__PROVIDED TEXT__.
Petersfield Rugby Football Club is a rugby union club based in the town of Petersfield, Hampshire, England. The men's first XV currently compete in Regional 2 South Central – a league at the sixth tier of the English rugby union system – following the club's promotion from Counties 1 Hampshire at the end of the 2023–24 season. There are also men's 2nd XV and 3rd XV, both of which play in the Hampshire regional leagues.

==History==
The club was formed in 1927, at the instigation of Frank Guy, a former pupil of Churcher's College. Affiliated to the Hampshire Union in the same year, the club became known for both sporting and social activity. In that first year, its vice-presidents included five doctors, two clergymen and two ladies. Petersfield’s long reputation as a highly hospitable venue for sport was rapidly established. By 1934 the club was running two teams and gained its first county honour when G.E.Twine was capped to play against Kent (Hampshire won 6–3). In those days players were “carded” the post being sufficiently rapid and reliable to ensure that players were aware that they had been selected for the next match. In 1938 the club changed its colours to its well-known scarlet and white hoop.

The club affiliated itself to the Rugby Football Union in 1948 and in that year moved to Love Lane Stadium. However, as the club grew, the need was soon recognised to provide a more permanent home in the town. Plans were well advanced to build a separate clubhouse at Love Lane, when the Town Council decided to develop the Penns Place site at the edge of the town. The club moved to Penns Place in 1979; the first clubhouse was a wooden structure which was irreparably damaged in the Great Storm of 1987.

In 1989 Frank Guy, the founder member, officially opened the current clubhouse with a celebratory match between a Petersfield XV and Derek White’s Invitation XV being played.

At the beginning of the 2006–07 season, a new changing room block was opened. This development was made necessary by the loss of the changing facility in the Taro Centre, which had been a key assumption in the design of the 1979 and 1989 clubhouses. After several years where portable cabins were used for changing, the new development was achieved through the significant support of the Rugby Football Foundation, grants and fundraising by Club members.

Ex-Petersfield player Tim Rodber is one of the club's best known old boys, having gone on to be capped for England, and the British and Irish Lions. Ex-Scotland and British and Irish Lions player Derek White is another high profile international with strong links to PRFC having been involved in coaching the senior players and occasionally running out for the 1st XV.

__PARTS OF THE EXERCISE__.
(A) Name every person the passage on Petersfield Rugby Football Club mentions by name.
(B) Carry on the account of Petersfield Rugby Football Club past its final sentence.
The entries that come next have no connection to the text on Petersfield Rugby Football Club.

Data excerpts
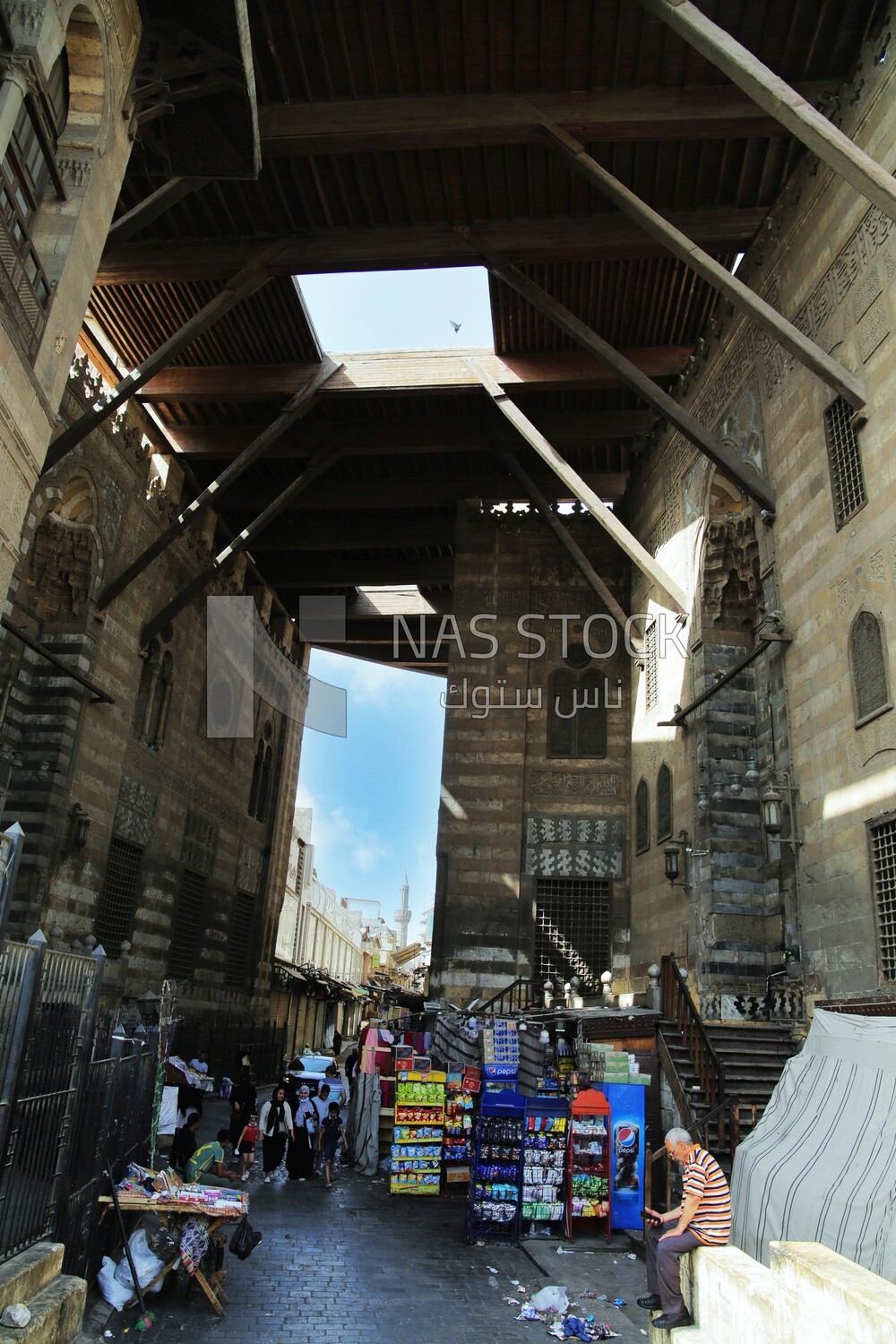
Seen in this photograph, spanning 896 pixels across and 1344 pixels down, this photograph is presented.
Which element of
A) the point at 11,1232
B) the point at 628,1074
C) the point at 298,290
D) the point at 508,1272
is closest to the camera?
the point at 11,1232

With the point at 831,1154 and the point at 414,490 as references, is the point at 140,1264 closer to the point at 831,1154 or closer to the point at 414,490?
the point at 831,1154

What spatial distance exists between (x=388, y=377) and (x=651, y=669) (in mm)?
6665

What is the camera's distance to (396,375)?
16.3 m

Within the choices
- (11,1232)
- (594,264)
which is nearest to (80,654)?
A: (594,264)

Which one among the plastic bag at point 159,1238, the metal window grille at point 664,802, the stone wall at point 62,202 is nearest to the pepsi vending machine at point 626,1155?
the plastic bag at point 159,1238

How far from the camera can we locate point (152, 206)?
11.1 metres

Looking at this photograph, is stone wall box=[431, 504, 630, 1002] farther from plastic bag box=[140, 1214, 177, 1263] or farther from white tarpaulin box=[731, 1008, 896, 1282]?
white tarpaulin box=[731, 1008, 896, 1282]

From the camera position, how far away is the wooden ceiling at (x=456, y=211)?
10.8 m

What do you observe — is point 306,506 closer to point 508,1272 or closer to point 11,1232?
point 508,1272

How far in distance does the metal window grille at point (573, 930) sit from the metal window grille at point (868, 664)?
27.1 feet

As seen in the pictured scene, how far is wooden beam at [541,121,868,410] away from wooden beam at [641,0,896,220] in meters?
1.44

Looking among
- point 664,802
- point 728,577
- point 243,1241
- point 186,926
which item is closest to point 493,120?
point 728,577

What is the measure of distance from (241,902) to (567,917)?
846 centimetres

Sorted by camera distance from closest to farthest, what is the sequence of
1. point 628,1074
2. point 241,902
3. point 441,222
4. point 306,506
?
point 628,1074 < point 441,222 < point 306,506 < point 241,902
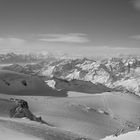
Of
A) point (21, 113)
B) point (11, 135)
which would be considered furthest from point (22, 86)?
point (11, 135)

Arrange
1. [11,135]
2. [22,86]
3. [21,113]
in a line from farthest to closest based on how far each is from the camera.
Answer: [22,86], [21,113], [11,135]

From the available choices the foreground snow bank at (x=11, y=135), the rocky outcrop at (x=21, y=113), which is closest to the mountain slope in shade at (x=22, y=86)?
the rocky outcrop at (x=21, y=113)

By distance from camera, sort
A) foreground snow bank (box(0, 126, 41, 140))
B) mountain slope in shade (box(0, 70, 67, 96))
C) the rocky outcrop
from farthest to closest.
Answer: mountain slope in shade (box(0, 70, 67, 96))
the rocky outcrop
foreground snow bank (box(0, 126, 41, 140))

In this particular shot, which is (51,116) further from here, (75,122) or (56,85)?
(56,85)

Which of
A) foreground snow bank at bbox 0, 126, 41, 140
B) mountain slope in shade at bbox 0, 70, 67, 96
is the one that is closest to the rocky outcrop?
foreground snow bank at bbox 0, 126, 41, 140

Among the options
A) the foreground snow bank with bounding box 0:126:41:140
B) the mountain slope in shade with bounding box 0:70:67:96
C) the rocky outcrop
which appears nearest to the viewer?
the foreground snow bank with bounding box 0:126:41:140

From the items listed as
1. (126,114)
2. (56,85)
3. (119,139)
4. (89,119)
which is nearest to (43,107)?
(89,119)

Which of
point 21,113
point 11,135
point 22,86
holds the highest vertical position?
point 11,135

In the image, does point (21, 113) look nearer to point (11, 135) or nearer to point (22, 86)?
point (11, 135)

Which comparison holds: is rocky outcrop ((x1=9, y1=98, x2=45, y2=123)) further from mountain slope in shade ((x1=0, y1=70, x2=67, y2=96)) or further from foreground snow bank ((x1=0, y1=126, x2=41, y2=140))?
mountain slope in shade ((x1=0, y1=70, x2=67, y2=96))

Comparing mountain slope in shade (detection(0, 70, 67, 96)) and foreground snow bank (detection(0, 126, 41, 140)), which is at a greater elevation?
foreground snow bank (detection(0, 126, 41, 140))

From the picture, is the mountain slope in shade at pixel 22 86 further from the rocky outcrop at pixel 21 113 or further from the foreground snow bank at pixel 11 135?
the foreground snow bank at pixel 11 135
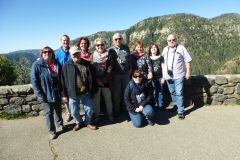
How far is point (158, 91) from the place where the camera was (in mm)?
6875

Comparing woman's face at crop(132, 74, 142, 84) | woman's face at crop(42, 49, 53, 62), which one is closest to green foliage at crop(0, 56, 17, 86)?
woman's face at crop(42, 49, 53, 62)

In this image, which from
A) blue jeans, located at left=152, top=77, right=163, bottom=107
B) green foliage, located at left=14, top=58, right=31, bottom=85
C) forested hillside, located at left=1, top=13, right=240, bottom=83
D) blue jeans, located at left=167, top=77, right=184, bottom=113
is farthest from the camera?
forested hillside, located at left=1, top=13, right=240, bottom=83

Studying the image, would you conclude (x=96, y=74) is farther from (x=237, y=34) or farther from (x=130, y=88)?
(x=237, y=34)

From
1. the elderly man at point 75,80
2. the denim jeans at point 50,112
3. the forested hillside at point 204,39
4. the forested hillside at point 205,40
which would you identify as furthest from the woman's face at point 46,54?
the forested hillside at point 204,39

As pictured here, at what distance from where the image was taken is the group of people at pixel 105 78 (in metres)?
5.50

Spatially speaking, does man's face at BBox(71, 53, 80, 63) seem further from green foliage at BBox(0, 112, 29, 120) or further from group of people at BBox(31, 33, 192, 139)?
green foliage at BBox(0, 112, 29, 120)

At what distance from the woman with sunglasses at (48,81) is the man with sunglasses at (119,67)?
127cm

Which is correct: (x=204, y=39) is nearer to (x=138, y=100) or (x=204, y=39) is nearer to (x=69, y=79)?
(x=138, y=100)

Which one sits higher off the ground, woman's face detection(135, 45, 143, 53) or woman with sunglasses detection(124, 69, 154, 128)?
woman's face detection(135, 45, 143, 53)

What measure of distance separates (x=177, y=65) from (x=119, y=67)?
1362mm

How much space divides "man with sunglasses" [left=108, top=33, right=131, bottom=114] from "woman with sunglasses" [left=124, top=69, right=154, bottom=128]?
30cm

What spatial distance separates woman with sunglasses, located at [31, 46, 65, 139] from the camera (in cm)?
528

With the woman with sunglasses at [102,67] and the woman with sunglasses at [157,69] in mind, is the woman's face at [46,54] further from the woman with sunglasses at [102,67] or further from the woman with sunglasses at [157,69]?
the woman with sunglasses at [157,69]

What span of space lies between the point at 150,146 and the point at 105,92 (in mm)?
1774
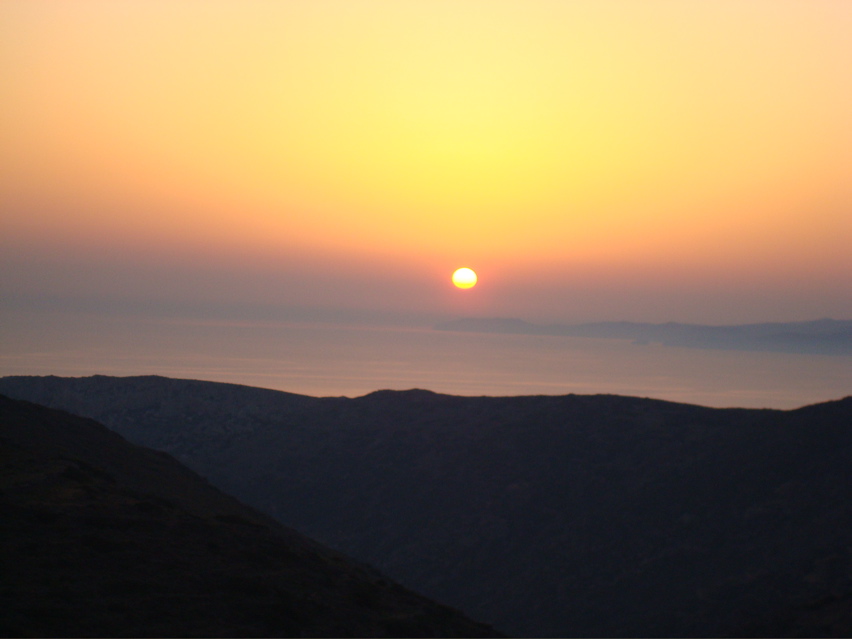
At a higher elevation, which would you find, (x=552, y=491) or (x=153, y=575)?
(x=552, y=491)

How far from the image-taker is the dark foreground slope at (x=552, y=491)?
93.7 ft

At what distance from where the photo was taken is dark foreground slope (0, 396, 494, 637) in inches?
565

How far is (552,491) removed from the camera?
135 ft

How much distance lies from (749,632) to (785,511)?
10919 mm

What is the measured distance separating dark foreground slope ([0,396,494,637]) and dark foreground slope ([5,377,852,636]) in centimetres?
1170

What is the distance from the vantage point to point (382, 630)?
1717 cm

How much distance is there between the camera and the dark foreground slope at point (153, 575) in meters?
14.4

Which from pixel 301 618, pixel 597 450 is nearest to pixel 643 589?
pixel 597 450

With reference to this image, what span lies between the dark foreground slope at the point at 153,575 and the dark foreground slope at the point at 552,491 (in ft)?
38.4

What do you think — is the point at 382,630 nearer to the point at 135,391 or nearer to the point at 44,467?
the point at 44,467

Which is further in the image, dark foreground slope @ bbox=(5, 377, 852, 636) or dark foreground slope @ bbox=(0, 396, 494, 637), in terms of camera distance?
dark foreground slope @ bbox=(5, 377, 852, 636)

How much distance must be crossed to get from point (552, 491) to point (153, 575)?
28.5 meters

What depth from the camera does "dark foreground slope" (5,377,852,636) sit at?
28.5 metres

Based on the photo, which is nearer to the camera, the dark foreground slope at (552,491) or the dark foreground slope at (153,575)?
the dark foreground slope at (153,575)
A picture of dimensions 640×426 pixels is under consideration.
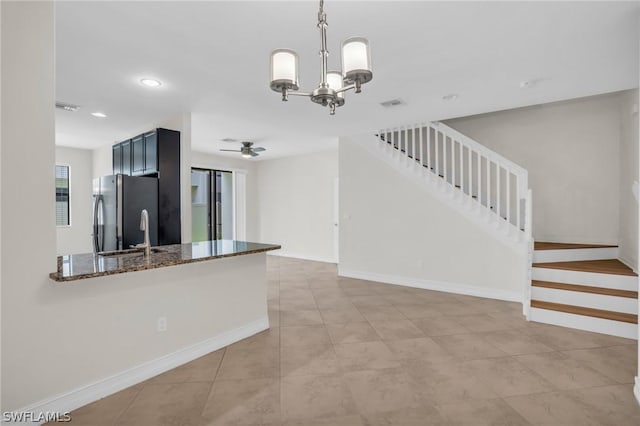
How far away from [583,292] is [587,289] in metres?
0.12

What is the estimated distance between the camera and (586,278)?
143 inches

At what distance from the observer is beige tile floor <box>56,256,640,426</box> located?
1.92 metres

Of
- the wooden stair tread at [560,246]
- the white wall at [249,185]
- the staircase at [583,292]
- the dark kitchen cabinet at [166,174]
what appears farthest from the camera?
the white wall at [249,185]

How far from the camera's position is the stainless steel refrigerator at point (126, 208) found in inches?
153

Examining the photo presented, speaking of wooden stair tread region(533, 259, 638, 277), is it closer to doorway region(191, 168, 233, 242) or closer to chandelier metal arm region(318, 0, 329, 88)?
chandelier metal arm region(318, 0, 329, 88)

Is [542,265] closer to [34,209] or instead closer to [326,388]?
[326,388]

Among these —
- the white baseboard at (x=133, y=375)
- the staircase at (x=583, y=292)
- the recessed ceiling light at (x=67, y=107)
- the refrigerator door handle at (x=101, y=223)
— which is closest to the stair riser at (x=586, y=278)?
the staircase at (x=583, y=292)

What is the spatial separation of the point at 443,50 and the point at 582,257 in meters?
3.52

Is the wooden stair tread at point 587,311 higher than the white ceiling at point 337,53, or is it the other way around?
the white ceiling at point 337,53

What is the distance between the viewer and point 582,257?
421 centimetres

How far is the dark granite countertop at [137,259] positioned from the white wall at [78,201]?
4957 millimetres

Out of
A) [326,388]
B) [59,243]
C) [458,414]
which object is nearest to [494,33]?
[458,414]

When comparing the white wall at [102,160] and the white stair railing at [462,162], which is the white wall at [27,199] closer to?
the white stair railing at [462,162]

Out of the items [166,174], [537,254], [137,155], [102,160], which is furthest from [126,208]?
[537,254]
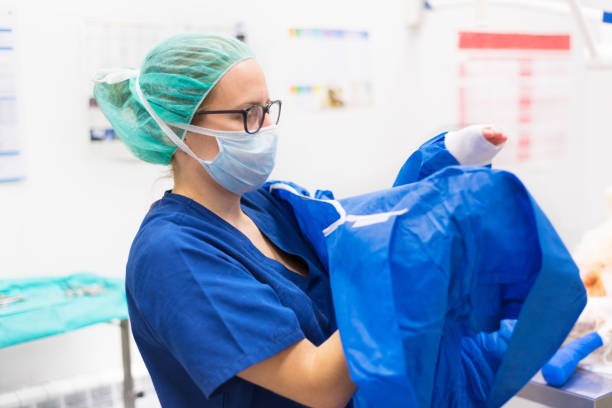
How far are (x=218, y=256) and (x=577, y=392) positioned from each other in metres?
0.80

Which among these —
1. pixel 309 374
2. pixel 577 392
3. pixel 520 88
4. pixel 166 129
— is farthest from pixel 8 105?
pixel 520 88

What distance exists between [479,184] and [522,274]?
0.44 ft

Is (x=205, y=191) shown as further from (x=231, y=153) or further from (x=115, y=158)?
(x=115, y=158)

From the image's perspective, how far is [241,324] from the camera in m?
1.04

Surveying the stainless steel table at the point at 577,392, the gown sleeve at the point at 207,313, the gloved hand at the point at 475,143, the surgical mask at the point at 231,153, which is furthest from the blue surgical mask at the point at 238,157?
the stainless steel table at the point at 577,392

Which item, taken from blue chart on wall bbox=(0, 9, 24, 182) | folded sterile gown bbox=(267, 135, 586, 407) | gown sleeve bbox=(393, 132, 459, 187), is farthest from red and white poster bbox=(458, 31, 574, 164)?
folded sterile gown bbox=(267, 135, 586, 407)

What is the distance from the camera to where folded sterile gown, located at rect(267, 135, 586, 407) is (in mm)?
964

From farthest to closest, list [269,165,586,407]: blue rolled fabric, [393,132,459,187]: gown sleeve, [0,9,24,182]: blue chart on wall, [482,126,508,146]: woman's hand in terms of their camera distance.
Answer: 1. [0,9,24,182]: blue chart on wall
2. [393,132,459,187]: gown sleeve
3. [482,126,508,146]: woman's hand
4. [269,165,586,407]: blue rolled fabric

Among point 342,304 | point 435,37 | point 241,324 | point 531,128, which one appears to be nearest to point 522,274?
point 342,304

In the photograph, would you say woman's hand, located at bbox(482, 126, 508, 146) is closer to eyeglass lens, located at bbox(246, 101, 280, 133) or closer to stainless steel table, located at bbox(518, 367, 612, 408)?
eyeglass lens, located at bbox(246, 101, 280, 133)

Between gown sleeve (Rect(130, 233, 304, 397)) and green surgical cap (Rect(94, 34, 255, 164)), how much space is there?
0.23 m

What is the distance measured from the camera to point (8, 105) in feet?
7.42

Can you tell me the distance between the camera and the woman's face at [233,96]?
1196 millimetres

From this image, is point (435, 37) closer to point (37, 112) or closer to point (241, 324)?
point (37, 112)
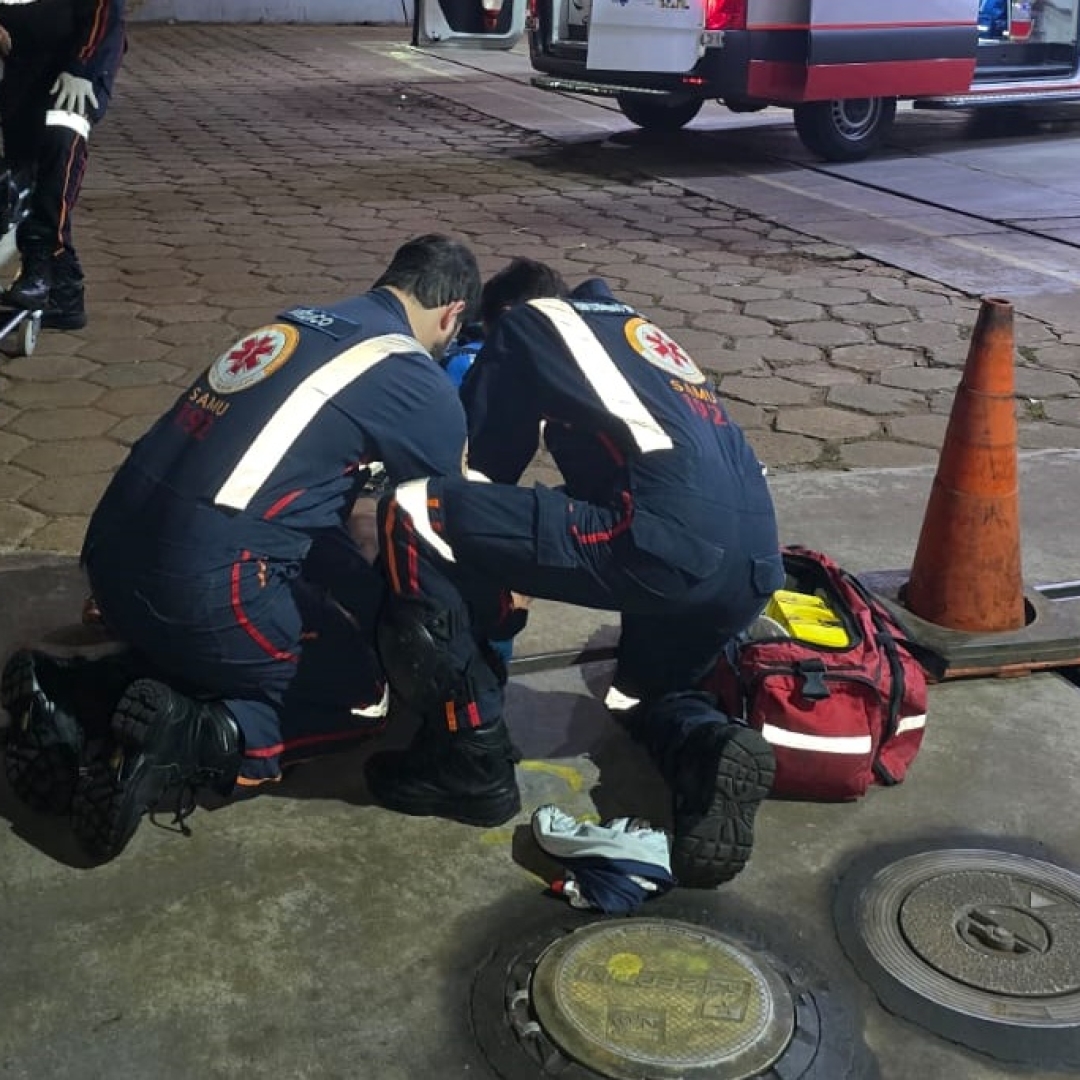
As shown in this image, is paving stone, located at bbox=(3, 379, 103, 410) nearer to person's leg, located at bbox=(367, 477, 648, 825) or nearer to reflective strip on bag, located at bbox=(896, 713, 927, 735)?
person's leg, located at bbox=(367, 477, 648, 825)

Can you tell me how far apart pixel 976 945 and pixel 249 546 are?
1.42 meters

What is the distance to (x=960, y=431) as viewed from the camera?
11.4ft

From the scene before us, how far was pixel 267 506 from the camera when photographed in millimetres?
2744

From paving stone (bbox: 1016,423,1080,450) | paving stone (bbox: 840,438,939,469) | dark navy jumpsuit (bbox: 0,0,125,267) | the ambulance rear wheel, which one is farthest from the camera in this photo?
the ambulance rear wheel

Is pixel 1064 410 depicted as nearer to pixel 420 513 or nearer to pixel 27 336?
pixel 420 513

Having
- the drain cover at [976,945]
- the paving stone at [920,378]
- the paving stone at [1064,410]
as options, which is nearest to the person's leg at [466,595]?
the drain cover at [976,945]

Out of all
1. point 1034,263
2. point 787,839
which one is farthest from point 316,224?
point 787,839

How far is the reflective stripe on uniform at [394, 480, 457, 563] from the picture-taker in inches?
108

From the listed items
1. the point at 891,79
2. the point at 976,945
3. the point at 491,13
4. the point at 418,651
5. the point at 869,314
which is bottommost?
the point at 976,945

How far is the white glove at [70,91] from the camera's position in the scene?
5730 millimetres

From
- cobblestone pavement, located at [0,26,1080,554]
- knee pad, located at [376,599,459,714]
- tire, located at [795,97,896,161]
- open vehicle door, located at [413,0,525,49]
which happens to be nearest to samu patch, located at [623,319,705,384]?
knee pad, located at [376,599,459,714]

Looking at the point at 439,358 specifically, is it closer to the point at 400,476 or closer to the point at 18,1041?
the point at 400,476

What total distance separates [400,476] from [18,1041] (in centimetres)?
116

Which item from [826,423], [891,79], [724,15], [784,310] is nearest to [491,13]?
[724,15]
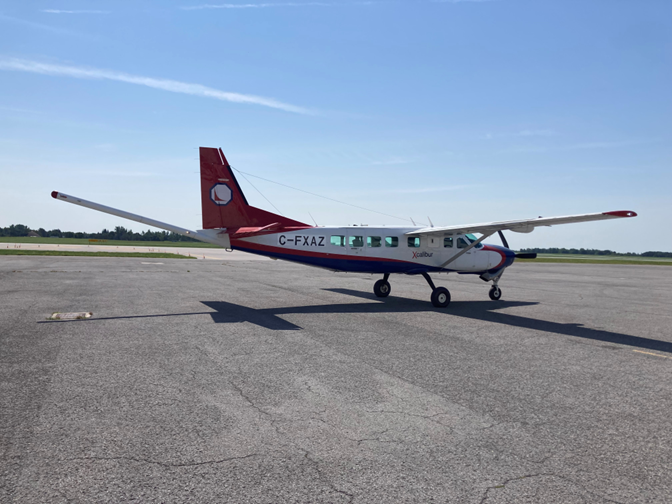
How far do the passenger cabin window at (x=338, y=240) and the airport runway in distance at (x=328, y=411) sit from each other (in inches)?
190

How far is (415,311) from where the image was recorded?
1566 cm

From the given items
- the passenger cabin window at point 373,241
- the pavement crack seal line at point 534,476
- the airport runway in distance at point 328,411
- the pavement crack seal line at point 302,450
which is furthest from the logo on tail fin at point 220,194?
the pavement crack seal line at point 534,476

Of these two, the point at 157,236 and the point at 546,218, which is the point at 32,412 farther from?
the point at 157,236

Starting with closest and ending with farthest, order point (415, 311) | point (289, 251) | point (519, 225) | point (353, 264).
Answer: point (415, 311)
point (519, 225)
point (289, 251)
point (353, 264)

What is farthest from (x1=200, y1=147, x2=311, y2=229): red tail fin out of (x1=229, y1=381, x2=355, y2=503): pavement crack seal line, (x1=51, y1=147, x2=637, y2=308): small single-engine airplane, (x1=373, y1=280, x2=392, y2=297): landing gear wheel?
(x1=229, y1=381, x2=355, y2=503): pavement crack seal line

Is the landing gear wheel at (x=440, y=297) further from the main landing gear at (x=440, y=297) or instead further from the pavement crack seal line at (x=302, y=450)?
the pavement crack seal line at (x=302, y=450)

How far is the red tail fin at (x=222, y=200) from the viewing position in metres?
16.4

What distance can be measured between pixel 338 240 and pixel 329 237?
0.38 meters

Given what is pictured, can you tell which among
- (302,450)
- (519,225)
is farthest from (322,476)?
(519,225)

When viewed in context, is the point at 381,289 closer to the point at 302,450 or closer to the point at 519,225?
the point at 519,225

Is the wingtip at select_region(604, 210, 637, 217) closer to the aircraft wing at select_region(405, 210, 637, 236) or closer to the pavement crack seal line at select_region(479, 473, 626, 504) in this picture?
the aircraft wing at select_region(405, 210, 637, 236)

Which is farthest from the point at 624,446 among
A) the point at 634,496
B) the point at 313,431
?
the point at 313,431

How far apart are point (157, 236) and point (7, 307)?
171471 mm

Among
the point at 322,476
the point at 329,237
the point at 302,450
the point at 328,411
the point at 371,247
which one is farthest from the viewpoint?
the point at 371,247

__ANSWER LIST__.
(A) Frank Guy, G.E.Twine, Tim Rodber, Derek White

(B)
The club has a youth setup and has stated intentions to create a centre of excellence to develop players.[citation needed] Players who have come through the club's youth system include former Harlequin F.C., Newcastle Falcons, Sale Sharks, and Bristol Rugby winger Charlie Amesbury; England Women Red Rose and Harlequins fullback, Fiona Pocock, Joe Atkinson, capped by England U18s and England Students, who joined Wasps RFC for the 2018–19 season before moving to Bedford Blues and lock Will Spencer (rugby union), formerly of Leicester Tigers, Bath Rugby and Northampton Saints.

Dr James Alder became Director of Rugby at the beginning of the 2016-17 season, leading the 1st XV to a league and cup double.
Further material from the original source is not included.